In the State's response, although not an arguable issue, it requests that we correct errors in the judgment. Specifically, it asserts the judgment incorrectly states (1) there was a plea bargain with agreed terms, (2) the court's findings to the allegations of community supervision violation, and (3) the incident number on the judgment.
This Court has the power to modify an incorrect judgment to make the record speak the truth when we have the necessary information before us to do so. See Tex. R. App. P. 43.2(b); Bigley v. State, 865 S.W.2d 26, 27-28 (Tex. Crim. App. 1993); Asberry v. State, 813 S.W.2d 526, 529-30 (Tex. App.-Dallas 1991, pet. ref'd). This rule applies in an appeal where counsel files an Anders brief and the judgment contains clerical errors. See Ducharme v. State, No. 05-18-00687-CR, 2019 WL 4875344, at *1 (Tex. App.-Dallas Oct. 3, 2019, no pet.) (mem. op.) (not designated for publication).
Here, we agree with the first two suggested corrections. As to the first, the judgment shows that the "Terms of Plea Bargain" were "8 YEARS TDCJ." The record, however, shows that there was no plea bargain and appellant entered an open plea of true to some violations without a recommendation on punishment.
As to the second, the judgment states: ". . . Defendant violated the conditions of community supervision, as set out in the State's AMENDED Motion to Adjudicate Guilt, as follows: B, H, L, Q - DEFT PLEAD TRUE - DEFT PLEAD NOT TRUE TO A, A, D, J, N, N, T." Although the judgment correctly recites appellant's pleas, it does not correctly state the trial court's findings. The record shows that the trial court made no findings on the first "A" allegation (felony injury to a child) or the first "N" allegation (failure to pay urinalysis fee) but found all other allegations to be true.
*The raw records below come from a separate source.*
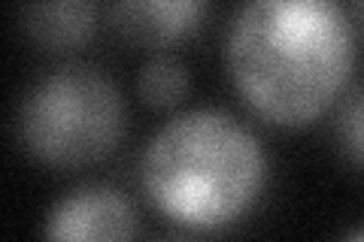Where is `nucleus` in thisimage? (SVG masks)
Masks as SVG:
<instances>
[{
  "label": "nucleus",
  "mask_w": 364,
  "mask_h": 242,
  "mask_svg": "<svg viewBox=\"0 0 364 242\" xmlns=\"http://www.w3.org/2000/svg\"><path fill=\"white\" fill-rule=\"evenodd\" d=\"M352 236H355V239H364V230H355V233H352Z\"/></svg>",
  "instance_id": "obj_10"
},
{
  "label": "nucleus",
  "mask_w": 364,
  "mask_h": 242,
  "mask_svg": "<svg viewBox=\"0 0 364 242\" xmlns=\"http://www.w3.org/2000/svg\"><path fill=\"white\" fill-rule=\"evenodd\" d=\"M210 0H109V25L136 49H170L195 33Z\"/></svg>",
  "instance_id": "obj_5"
},
{
  "label": "nucleus",
  "mask_w": 364,
  "mask_h": 242,
  "mask_svg": "<svg viewBox=\"0 0 364 242\" xmlns=\"http://www.w3.org/2000/svg\"><path fill=\"white\" fill-rule=\"evenodd\" d=\"M43 233L49 239H131L136 233V212L119 191L85 185L52 206Z\"/></svg>",
  "instance_id": "obj_4"
},
{
  "label": "nucleus",
  "mask_w": 364,
  "mask_h": 242,
  "mask_svg": "<svg viewBox=\"0 0 364 242\" xmlns=\"http://www.w3.org/2000/svg\"><path fill=\"white\" fill-rule=\"evenodd\" d=\"M237 94L277 128H306L340 100L355 33L337 0H243L225 43Z\"/></svg>",
  "instance_id": "obj_1"
},
{
  "label": "nucleus",
  "mask_w": 364,
  "mask_h": 242,
  "mask_svg": "<svg viewBox=\"0 0 364 242\" xmlns=\"http://www.w3.org/2000/svg\"><path fill=\"white\" fill-rule=\"evenodd\" d=\"M355 4V13H358V18H361V25H364V0H352Z\"/></svg>",
  "instance_id": "obj_9"
},
{
  "label": "nucleus",
  "mask_w": 364,
  "mask_h": 242,
  "mask_svg": "<svg viewBox=\"0 0 364 242\" xmlns=\"http://www.w3.org/2000/svg\"><path fill=\"white\" fill-rule=\"evenodd\" d=\"M140 176L152 206L173 224L219 230L255 206L267 160L246 124L219 109H195L152 136Z\"/></svg>",
  "instance_id": "obj_2"
},
{
  "label": "nucleus",
  "mask_w": 364,
  "mask_h": 242,
  "mask_svg": "<svg viewBox=\"0 0 364 242\" xmlns=\"http://www.w3.org/2000/svg\"><path fill=\"white\" fill-rule=\"evenodd\" d=\"M124 133V100L95 67H64L43 76L18 103L16 136L46 167H85L104 160Z\"/></svg>",
  "instance_id": "obj_3"
},
{
  "label": "nucleus",
  "mask_w": 364,
  "mask_h": 242,
  "mask_svg": "<svg viewBox=\"0 0 364 242\" xmlns=\"http://www.w3.org/2000/svg\"><path fill=\"white\" fill-rule=\"evenodd\" d=\"M136 88H140V97L149 103V106L167 109L186 97L188 76L182 70L179 61H173V57H167V55H158L140 70Z\"/></svg>",
  "instance_id": "obj_7"
},
{
  "label": "nucleus",
  "mask_w": 364,
  "mask_h": 242,
  "mask_svg": "<svg viewBox=\"0 0 364 242\" xmlns=\"http://www.w3.org/2000/svg\"><path fill=\"white\" fill-rule=\"evenodd\" d=\"M337 148L352 167L364 170V85H355L340 94L334 115Z\"/></svg>",
  "instance_id": "obj_8"
},
{
  "label": "nucleus",
  "mask_w": 364,
  "mask_h": 242,
  "mask_svg": "<svg viewBox=\"0 0 364 242\" xmlns=\"http://www.w3.org/2000/svg\"><path fill=\"white\" fill-rule=\"evenodd\" d=\"M95 25V0H21V31L40 49H79L91 40Z\"/></svg>",
  "instance_id": "obj_6"
}]
</instances>
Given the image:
As to the third suggested correction, our review shows that the incident number on the Judgment Adjudicating Guilt is the same number as that contained in the Order of Deferred Adjudication. Although the State asserts a "tracking suffix" should be added to reflect that the burglary offense is "based on the second charge arising out of the incident," our record does not contain information regarding the burglary offense. And even if we considered information in the indictment to be sufficient to support the State's assertion, the State has not explained why the absence of the suffix renders the incident number incorrect. Consequently, we deny the request to make this correction.
We modify the judgment to delete "8 YEARS TDCJ" under "Terms of Plea Bargain" and to accurately reflect the trial court's findings on the allegations of community supervision violations.
We grant counsel's motion to withdraw and affirm the trial court's judgment as modified.
JUDGMENT
Based on the Court's opinion of this date, the judgment of the trial court is MODIFIED as follows:
(1) to delete "8 YEARS TDCJ" under "TERMS OF PLEA BARGAIN" and to state "NONE" and
(2) to state that "Defendant violated the conditions of community supervision, as set out in the State's Amended Motion to Adjudicate Guilt, as follows: A-second paragraph, B, D, H, J, L, N-second paragraph, Q, and T.
As MODIFIED, the judgment is AFFIRMED.